## Verilen Metin
☆ ☆ ☆ ☆ ☆

Bireyin değer düzeni yararlaştırılınca, zararlı metanın olamayacağı da anıştırılmış olur. Bu koşul altında, değer düzeni, tekdüze artan fonksiyonlarla dönüşümünün hiç bir çıkarsamayı etkilememesine dikkat edileceği iyi niyetiyle, nicelleştirildiğinde ortaya çıkan değer fonksiyonu bireyin yarar fonsksiyonu olacaktır. n×2 modelde i.in bireyin yarar fonksiyonu, xi,1 ve xi,2 bu bireyin, sırasıyla, birinci ve ikinci metadan elindeki miktarları gösteriyorsa, «Yi(xi,1,xi,2)» biçiminde gösterilebilir. Herhangi bir j.nci metadan sonuncusunun (sınırdakinin) eklenmesiyle yararın ne kadar arttığına, yani formel olarak SYi,j=Yi(…,xi,j,…)Yi(…,xi,j-1,…) formülüyle gösterilene j.nci metanın sınırdaki yararı denir.
Herhangi bir j.nci metadan bireyin elinde olan sayısı bir artırılırken, bireyin yararının değişmemesi için herhangi diğer bir k.nci metadan bireyin elinde olan sayısı SİOi,k,j tane azalması gerekiyorsa, yani Yi(xi,j,xi,k)=Yi(xi,j+1,xi,kSİOi,k,j) ise, SİOi,k,j‘ye k.nci metanın j.nci metayı sınırdaki ikame oranı denir. Süreklilik göz kamaştırıcılığıyla, hem SYi,j‘lerin ve SİOi,j,k‘lerin hemen hemen her koşulda varlığı güvence altına alınır, hem de SİOi,j,k‘nin SYi,k‘nin SYi,j‘ye oranı olması, yani SİOi,j,k=SYi,k/SYi,j olması sağlanmış olur. Dolayısıyla SİOi,j,k j.nci mal cinsinden k.ncı malın sınırdaki yararı olarak yorumlanabilir.

Birey yararını (i) verili fiyatda alışveriş yaparak, (ii) fiyatı değiştirerek artırabilir. Bireyin fiyatı değiştiremediğini düşünelim. O halde fj,k=fj/fk‘ye j.nci metanın k.nci meta cinsinden fiyatı denirse, bireyin yararı, birey arz ettiğini verdiğinde ve talep ettiğini aldığında elindeki metaların miktarları SİOi,j,k=fj,k olacak biçimde arz ve talep edeceği metaları ve bunların miktarlarını belirlerse en çoklaşır. Değişik fiyatlarda hem arz hem talep ettiğinin epistemelerini piyasaya sunarak, birey kendi yeğlemeleri hakkındaki bütün epistemeleri piyasaya sunmuş olur. Böylece eğer hiç bir birey her nasıl olursa olsun fiyatı değiştiremiyorsa, «piyasa rekabet sağlar». Bir kişi olarak piyasada hiç bir değişiklik olmadan, piyasaya arz ve talep eden bireylerin niteliklerinden kaynaklanan bir durumla rekabet sağlanmış olur; ancak «piyasa rekabet sağlar» ifadesi bir önceki tümcede bulunduğu yerde hiç rahatsız edici durmamaktadır. Ruh olmak için ruhmuş gibi olmak yeterli olduğu gibi belli tür bir ruh olmak için de öyle bir ruhmuş gibi olmak yeterli oluyor. Bu kurgusal dünyada rekabet sağlanan koşullarda piyasaya, bu koşulları sanki piyasa bizzat sağlıyormuş, hatta bu yönde bir yeğlemesi varmış gibi «rekabetçi piyasa» denir.

☆ ☆ ☆ ☆ ☆

## Gösterilen Kayıtlar

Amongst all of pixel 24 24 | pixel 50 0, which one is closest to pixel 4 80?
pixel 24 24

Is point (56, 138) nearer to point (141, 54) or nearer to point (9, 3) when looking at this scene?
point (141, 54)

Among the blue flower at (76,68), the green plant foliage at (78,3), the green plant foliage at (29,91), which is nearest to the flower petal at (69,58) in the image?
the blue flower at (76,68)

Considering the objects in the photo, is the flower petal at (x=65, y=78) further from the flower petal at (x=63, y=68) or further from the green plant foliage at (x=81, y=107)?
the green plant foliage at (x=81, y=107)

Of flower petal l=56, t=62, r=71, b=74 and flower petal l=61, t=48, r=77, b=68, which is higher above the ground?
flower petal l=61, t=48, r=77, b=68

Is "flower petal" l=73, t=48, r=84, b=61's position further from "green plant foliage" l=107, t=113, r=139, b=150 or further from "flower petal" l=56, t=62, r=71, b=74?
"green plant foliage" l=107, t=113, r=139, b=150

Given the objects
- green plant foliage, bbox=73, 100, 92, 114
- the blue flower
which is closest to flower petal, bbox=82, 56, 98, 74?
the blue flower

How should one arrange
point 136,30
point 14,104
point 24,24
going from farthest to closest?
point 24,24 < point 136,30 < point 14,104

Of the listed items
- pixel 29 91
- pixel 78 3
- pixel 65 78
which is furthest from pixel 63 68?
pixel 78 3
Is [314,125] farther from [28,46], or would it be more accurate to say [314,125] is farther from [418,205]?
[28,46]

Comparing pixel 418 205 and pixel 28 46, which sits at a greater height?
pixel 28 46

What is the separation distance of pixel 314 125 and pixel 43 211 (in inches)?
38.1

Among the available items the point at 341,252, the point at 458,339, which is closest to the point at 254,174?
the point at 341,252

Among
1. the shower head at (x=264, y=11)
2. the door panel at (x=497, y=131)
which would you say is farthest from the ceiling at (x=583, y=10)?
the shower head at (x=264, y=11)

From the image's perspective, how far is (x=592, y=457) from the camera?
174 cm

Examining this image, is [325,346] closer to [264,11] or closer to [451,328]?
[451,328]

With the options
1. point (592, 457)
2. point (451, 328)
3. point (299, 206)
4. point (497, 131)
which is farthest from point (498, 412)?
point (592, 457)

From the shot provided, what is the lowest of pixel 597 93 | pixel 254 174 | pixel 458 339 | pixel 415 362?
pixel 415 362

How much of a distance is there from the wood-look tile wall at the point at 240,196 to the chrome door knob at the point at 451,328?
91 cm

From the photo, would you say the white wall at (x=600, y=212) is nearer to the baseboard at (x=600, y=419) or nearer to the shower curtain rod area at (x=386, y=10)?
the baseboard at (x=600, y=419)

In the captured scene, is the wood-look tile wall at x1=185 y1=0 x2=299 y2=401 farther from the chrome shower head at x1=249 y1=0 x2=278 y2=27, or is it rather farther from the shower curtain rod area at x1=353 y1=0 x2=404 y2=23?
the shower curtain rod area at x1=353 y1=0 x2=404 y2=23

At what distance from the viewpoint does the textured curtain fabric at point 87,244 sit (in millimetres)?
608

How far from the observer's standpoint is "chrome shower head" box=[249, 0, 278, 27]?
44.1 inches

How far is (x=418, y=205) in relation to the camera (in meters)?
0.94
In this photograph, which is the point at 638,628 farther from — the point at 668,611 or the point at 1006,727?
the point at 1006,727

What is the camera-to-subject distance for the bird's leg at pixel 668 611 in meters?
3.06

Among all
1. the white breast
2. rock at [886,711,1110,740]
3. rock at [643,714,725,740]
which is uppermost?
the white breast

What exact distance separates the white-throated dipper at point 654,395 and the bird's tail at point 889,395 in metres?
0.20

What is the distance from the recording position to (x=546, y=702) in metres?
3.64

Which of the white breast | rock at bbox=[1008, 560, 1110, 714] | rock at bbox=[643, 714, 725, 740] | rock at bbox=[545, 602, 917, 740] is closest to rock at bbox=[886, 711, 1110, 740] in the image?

☆ ☆ ☆ ☆ ☆

## Çözülecek Problemler
1: Verilen metinde "Bireyin değer düzeni" sözcüklerinden başlayıp "sınırdaki yararı denir." sözcüklerine kadar uzanan her şeyi aynen yazınız.
2: Kayıtlarda "What is the camera-to-subject" ifadesini içeren satırdan kayıtların sonuna kadar olan her şeyi, her iki uç da dahil olmak üzere, hiçbir değişiklik yapmadan çıktı olarak veriniz.
Metin ile kayıtlar birbirinden bağımsızdır.

## Sıralı Çıktılar
1:
Bireyin değer düzeni yararlaştırılınca, zararlı metanın olamayacağı da anıştırılmış olur. Bu koşul altında, değer düzeni, tekdüze artan fonksiyonlarla dönüşümünün hiç bir çıkarsamayı etkilememesine dikkat edileceği iyi niyetiyle, nicelleştirildiğinde ortaya çıkan değer fonksiyonu bireyin yarar fonsksiyonu olacaktır. n×2 modelde i.in bireyin yarar fonksiyonu, xi,1 ve xi,2 bu bireyin, sırasıyla, birinci ve ikinci metadan elindeki miktarları gösteriyorsa, «Yi(xi,1,xi,2)» biçiminde gösterilebilir. Herhangi bir j.nci metadan sonuncusunun (sınırdakinin) eklenmesiyle yararın ne kadar arttığına, yani formel olarak SYi,j=Yi(…,xi,j,…)Yi(…,xi,j-1,…) formülüyle gösterilene j.nci metanın sınırdaki yararı denir.

2:
What is the camera-to-subject distance for the bird's leg at pixel 668 611 in meters?
3.06

Among all
1. the white breast
2. rock at [886,711,1110,740]
3. rock at [643,714,725,740]
which is uppermost?
the white breast

What exact distance separates the white-throated dipper at point 654,395 and the bird's tail at point 889,395 in metres?
0.20

What is the distance from the recording position to (x=546, y=702) in metres?
3.64

Which of the white breast | rock at bbox=[1008, 560, 1110, 714] | rock at bbox=[643, 714, 725, 740] | rock at bbox=[545, 602, 917, 740] is closest to rock at bbox=[886, 711, 1110, 740] in the image?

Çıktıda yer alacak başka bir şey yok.